**Task**
Return every item below line for line and word for word, leaving out the pictures.

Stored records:
++++++++
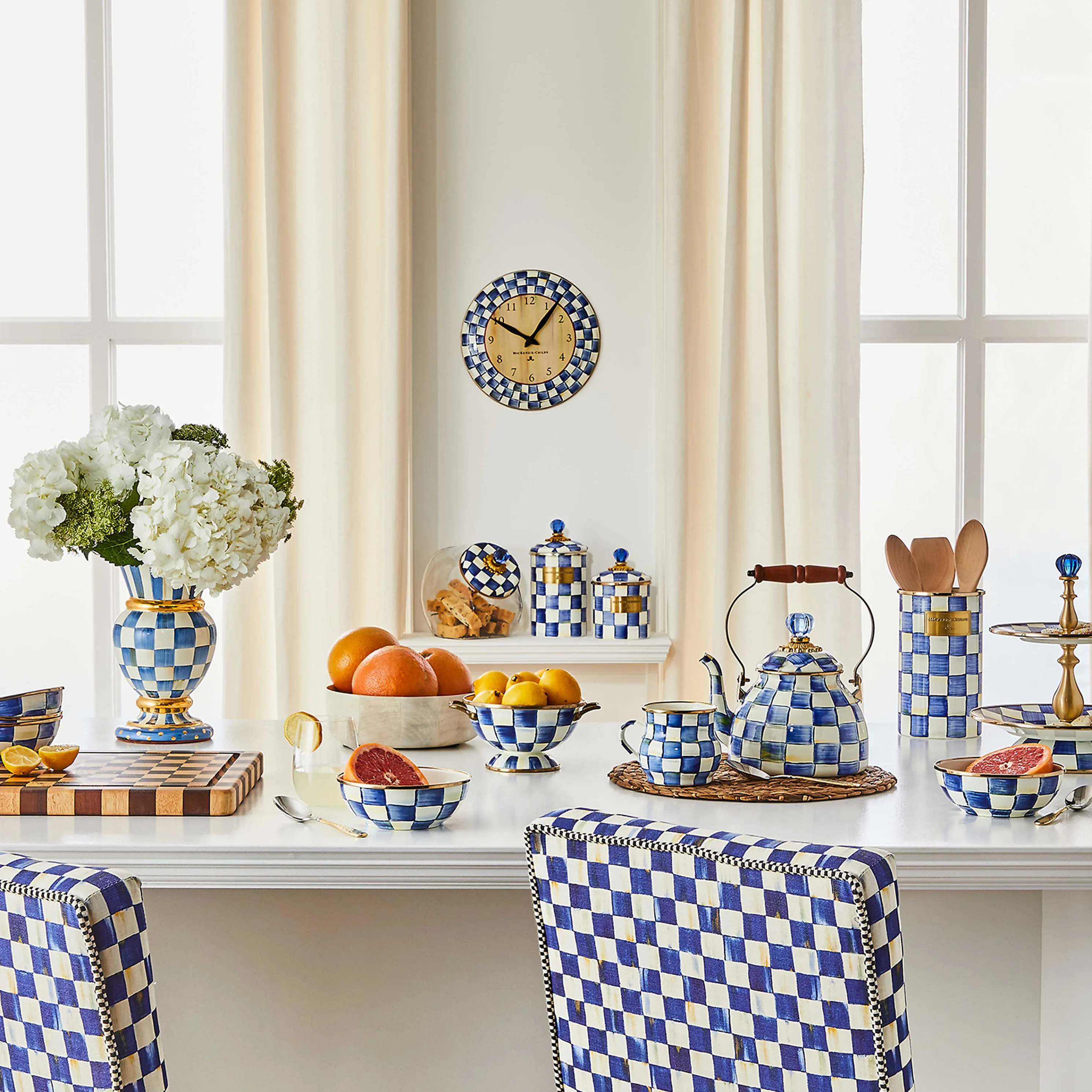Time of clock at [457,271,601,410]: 10:06
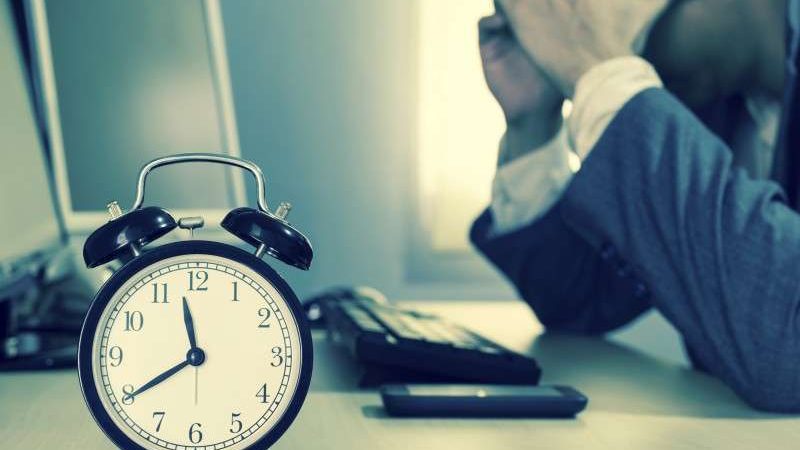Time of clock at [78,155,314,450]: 11:39
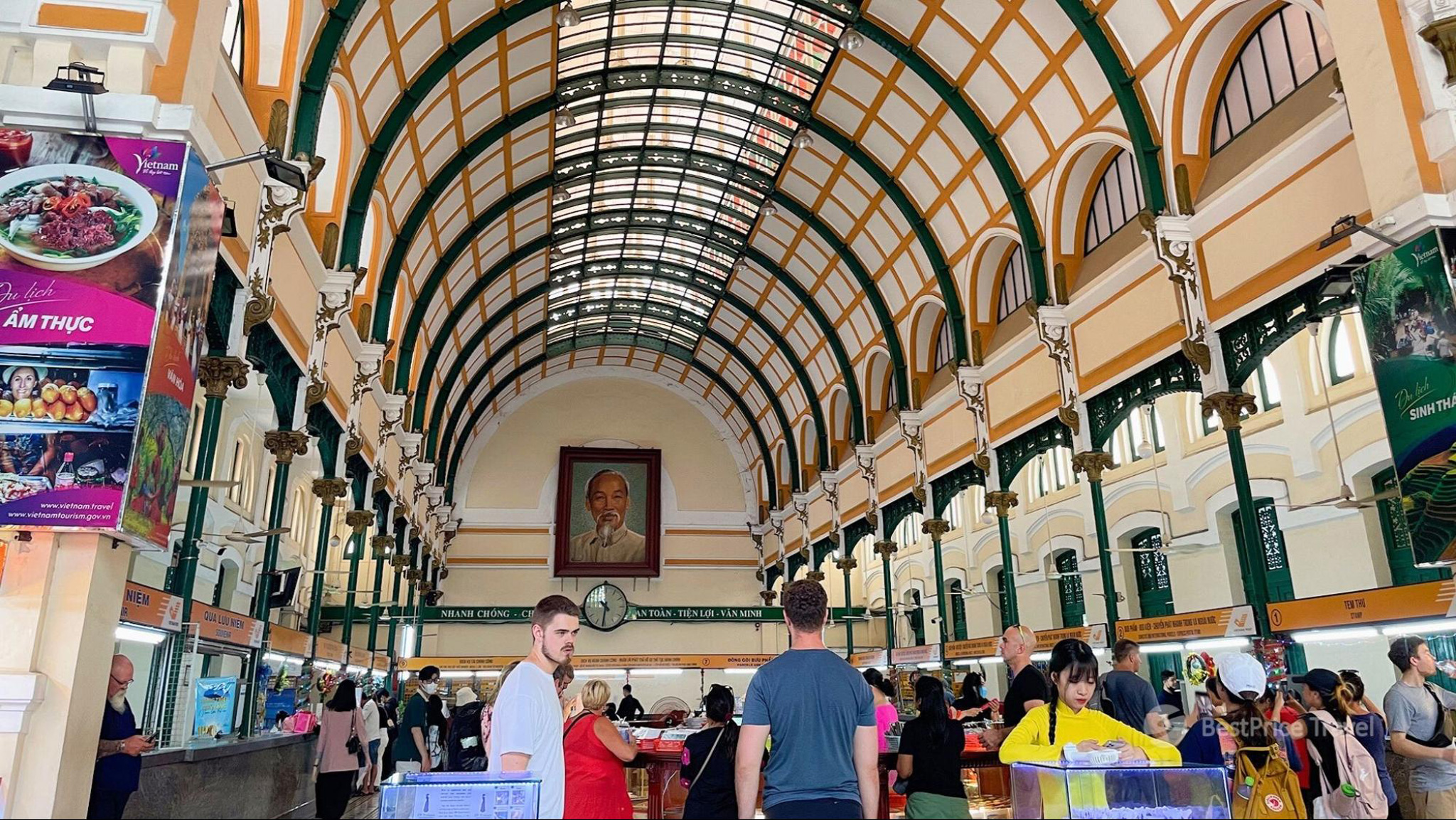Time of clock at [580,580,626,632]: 10:31
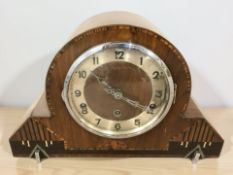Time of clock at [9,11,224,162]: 10:20
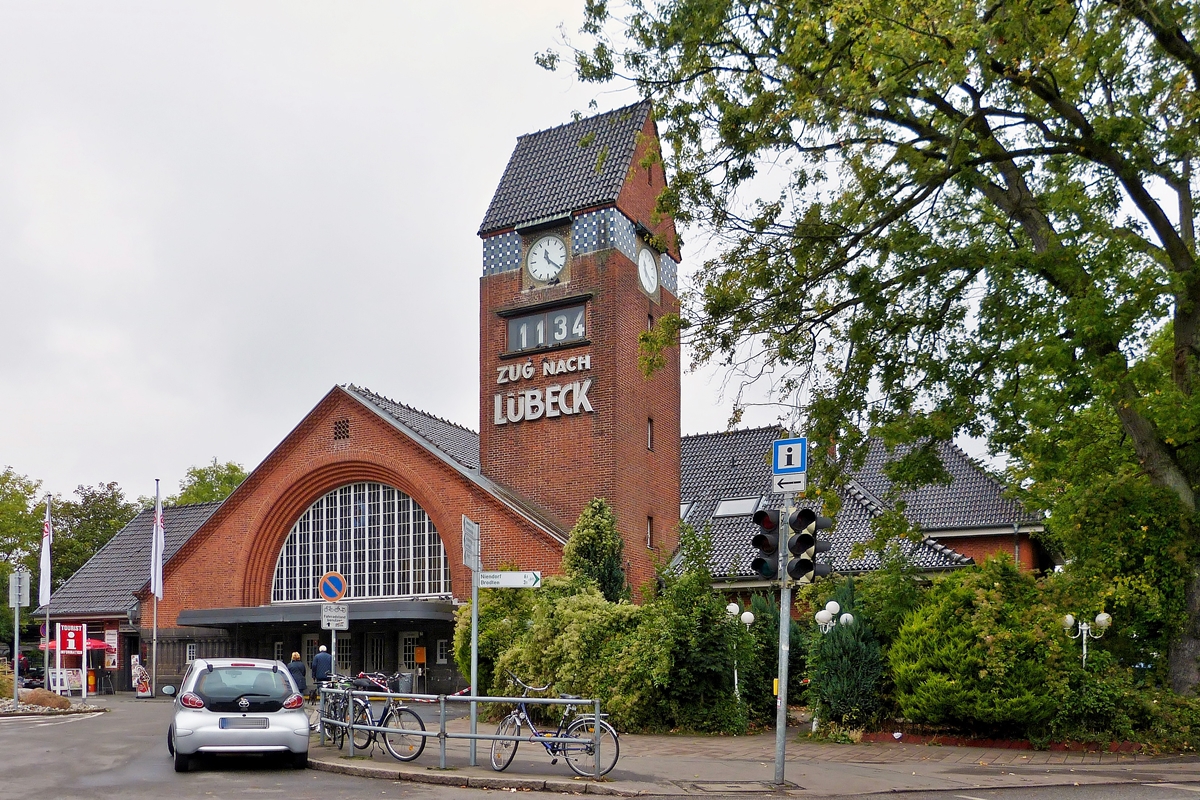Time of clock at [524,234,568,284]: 11:21
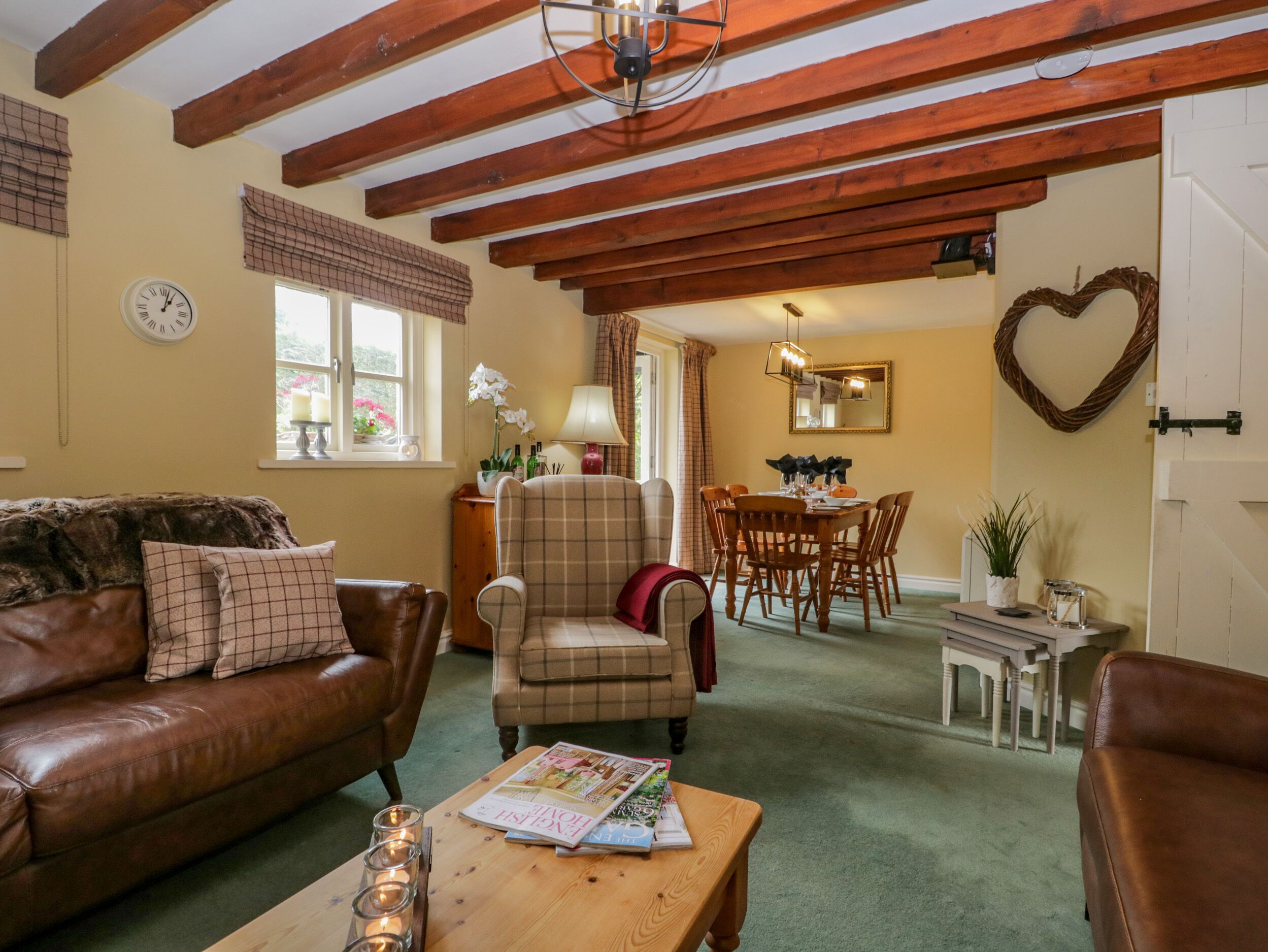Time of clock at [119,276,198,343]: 1:02
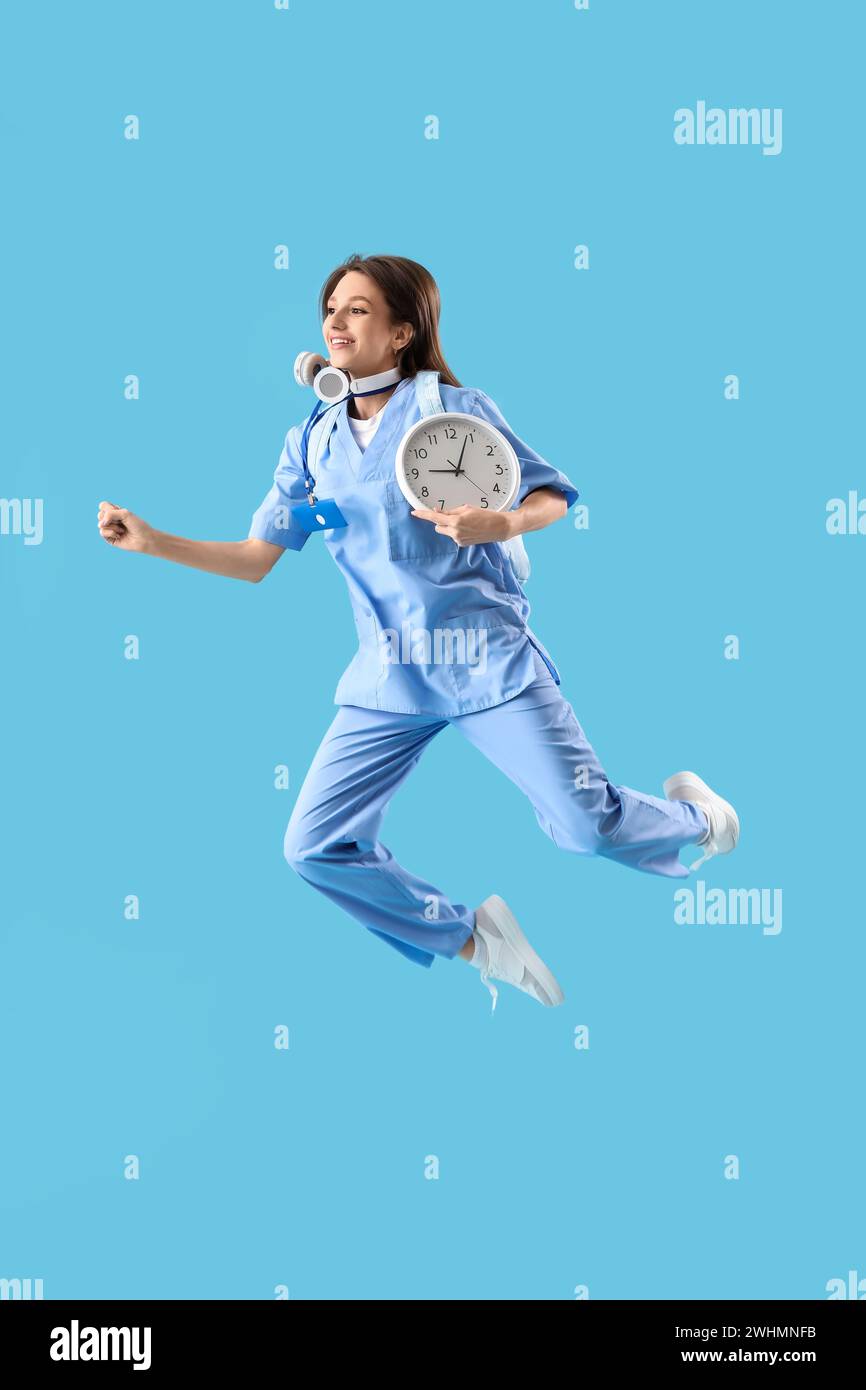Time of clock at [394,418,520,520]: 9:03
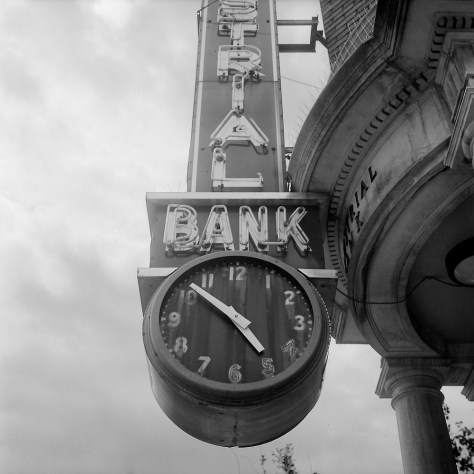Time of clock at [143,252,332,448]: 4:52
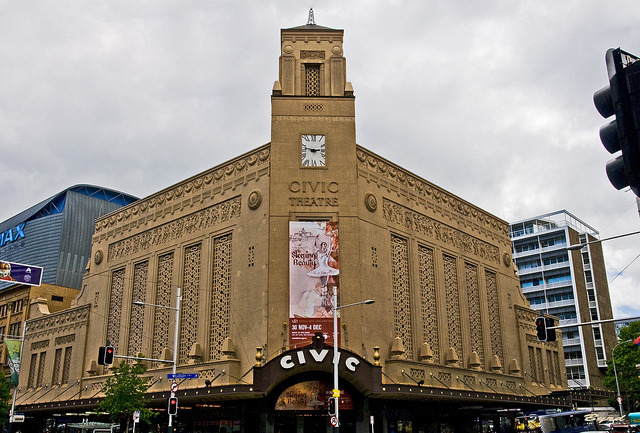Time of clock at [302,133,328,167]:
++++++++
**Solution to the exercise**
Time of clock at [457,271,601,410]: 10:06
Time of clock at [78,155,314,450]: 11:39
Time of clock at [580,580,626,632]: 10:31
Time of clock at [9,11,224,162]: 10:20
Time of clock at [524,234,568,284]: 11:21
Time of clock at [119,276,198,343]: 1:02
Time of clock at [394,418,520,520]: 9:03
Time of clock at [143,252,332,448]: 4:52
Time of clock at [302,133,328,167]:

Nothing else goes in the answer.